Question

$5.3g$ of $M_{2}C{O}_3$ is dissolved in $150mL$ of $1NHCl$, the unused acid required $100mL$ of $0.5NNaOH$. Hence equivalent weight of $M$ is:

• A. 23
• B. 12
• C. 24
• D. 13

Answer 1

The correct option is A 23

$\text{Milliequivalents of Acid used = Milliequivalents of base taken}$

Milliequivalent of acid used
$=150\times 1-100\times 0.5=100meq$
$\text{Equivalent of acid used = 0.1 equivalents}$
$\text{Equivalents of}{M}_{2}C{O}_3\text{= Equivalents of Acid used = 0.1 equivalents}$

$\text{Equivalent weight of}{M}_{2}C{O}_3\text{(by data) = Equivalent weight of}{M}_{2}C{O}_3$ (by formula)

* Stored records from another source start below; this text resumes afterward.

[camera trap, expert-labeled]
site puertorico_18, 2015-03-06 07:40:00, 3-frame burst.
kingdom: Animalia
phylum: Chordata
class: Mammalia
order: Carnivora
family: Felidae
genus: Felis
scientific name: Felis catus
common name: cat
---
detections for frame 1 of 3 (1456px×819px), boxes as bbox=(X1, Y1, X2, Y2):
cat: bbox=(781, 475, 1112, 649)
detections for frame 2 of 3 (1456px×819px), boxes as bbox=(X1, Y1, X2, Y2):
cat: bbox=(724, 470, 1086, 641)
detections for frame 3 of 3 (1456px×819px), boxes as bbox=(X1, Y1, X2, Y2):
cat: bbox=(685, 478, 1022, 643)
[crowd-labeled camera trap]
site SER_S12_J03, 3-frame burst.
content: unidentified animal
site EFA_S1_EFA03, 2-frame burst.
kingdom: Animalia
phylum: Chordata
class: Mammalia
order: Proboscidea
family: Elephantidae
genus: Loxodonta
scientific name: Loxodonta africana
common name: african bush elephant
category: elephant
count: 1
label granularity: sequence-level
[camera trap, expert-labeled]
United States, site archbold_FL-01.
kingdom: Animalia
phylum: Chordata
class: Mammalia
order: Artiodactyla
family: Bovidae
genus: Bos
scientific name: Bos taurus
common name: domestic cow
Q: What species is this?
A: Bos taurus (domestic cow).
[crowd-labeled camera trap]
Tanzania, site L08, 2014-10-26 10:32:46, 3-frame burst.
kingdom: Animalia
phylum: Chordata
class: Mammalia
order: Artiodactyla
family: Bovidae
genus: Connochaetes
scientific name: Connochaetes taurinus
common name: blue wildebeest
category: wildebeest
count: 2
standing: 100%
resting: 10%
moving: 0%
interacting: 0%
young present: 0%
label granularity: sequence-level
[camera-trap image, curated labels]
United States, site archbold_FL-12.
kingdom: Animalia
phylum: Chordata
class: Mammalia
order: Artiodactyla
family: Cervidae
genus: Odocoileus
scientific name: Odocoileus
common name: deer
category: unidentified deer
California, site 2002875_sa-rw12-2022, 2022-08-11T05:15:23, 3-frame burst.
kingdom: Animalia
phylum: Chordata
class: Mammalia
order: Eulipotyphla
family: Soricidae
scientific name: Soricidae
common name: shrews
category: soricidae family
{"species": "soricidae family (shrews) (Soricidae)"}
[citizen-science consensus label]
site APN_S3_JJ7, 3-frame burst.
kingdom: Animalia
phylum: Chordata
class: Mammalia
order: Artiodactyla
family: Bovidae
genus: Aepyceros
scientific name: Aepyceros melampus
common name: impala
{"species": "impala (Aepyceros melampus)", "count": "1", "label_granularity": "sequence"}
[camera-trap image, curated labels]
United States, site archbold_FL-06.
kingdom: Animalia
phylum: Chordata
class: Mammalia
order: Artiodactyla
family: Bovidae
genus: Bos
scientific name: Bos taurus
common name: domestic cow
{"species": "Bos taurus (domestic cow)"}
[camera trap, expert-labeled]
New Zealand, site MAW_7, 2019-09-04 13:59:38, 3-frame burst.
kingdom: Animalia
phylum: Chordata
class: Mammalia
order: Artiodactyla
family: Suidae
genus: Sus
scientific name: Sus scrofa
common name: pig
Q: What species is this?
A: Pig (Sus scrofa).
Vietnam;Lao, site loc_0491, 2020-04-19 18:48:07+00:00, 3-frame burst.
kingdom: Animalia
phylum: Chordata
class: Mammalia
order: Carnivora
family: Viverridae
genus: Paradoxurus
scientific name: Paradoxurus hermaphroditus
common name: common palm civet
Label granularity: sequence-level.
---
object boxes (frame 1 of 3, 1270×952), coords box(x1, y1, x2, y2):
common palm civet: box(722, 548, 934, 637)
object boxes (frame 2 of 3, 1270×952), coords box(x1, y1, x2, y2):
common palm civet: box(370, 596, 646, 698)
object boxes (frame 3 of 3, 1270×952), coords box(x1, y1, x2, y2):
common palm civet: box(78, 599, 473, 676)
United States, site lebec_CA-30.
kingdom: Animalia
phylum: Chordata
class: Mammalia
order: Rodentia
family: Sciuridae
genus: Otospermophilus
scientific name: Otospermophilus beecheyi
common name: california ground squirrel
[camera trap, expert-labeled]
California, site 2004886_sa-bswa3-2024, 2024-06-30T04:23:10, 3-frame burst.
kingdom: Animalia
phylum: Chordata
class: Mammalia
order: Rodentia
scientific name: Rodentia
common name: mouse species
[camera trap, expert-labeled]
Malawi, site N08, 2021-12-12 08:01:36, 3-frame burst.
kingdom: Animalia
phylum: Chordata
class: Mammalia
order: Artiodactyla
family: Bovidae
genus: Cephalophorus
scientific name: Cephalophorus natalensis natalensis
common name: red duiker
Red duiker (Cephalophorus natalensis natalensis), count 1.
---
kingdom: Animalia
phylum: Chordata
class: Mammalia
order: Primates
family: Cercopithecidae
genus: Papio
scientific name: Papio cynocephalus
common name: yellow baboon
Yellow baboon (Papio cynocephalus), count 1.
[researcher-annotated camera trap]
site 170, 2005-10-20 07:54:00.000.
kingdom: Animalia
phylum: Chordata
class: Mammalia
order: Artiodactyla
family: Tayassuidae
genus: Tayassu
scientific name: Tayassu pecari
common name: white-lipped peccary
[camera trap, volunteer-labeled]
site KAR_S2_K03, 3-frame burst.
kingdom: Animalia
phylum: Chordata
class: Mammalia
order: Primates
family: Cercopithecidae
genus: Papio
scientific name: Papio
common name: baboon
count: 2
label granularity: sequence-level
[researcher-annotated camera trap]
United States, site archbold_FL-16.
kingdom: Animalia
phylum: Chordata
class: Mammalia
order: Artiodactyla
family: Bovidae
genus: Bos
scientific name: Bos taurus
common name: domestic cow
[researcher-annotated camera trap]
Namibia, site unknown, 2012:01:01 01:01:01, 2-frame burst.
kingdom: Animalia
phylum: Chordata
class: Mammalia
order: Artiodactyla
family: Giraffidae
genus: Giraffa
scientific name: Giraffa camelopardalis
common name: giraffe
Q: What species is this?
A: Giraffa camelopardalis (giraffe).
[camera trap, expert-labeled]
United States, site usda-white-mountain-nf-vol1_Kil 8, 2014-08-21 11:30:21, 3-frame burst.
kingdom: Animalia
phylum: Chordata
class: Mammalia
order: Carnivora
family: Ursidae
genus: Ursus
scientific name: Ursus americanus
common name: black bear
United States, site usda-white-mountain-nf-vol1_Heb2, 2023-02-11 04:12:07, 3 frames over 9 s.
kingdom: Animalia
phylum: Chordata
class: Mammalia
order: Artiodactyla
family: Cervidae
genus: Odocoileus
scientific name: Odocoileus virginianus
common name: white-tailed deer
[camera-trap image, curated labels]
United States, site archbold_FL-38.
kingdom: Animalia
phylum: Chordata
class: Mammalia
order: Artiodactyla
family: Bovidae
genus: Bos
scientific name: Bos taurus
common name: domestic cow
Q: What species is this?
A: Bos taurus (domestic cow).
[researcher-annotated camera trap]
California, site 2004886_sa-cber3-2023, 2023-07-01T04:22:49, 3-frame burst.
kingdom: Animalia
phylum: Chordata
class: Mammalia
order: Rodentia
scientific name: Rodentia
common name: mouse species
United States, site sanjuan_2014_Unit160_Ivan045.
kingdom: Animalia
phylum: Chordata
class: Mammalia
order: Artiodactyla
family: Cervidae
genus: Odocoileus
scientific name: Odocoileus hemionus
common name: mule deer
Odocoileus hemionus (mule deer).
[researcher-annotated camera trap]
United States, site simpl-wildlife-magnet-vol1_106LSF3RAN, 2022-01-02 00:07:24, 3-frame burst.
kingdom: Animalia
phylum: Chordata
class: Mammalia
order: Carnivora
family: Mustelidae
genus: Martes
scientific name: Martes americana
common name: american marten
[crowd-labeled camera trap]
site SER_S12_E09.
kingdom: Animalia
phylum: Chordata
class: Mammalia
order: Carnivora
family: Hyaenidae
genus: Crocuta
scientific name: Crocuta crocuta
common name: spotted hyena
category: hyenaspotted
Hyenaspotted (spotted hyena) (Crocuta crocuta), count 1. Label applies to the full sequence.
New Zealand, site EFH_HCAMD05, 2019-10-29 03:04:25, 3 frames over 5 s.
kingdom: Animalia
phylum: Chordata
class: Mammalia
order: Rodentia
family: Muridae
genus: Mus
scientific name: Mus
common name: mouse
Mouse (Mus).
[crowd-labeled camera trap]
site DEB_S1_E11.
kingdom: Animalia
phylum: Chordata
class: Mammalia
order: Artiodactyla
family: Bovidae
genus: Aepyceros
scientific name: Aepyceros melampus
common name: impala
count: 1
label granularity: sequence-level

$\frac{\text{given weight}}{\text{no. of equivalents}}=\frac{\text{Molar weight}}{\text{n-factor}}=\text{Equivalent weight}$

Let '$x$' be the atomic weight of M
$\Rightarrow$$\frac{5.3}{0.1}=\frac{2x+60}{2}$
$x=23$

Equivalent weight of $M=\frac{23}{1}=23$
as $M$ is present as $M^{+}$ in $M_{2}C{O}_3,$ its n-factor is $1$.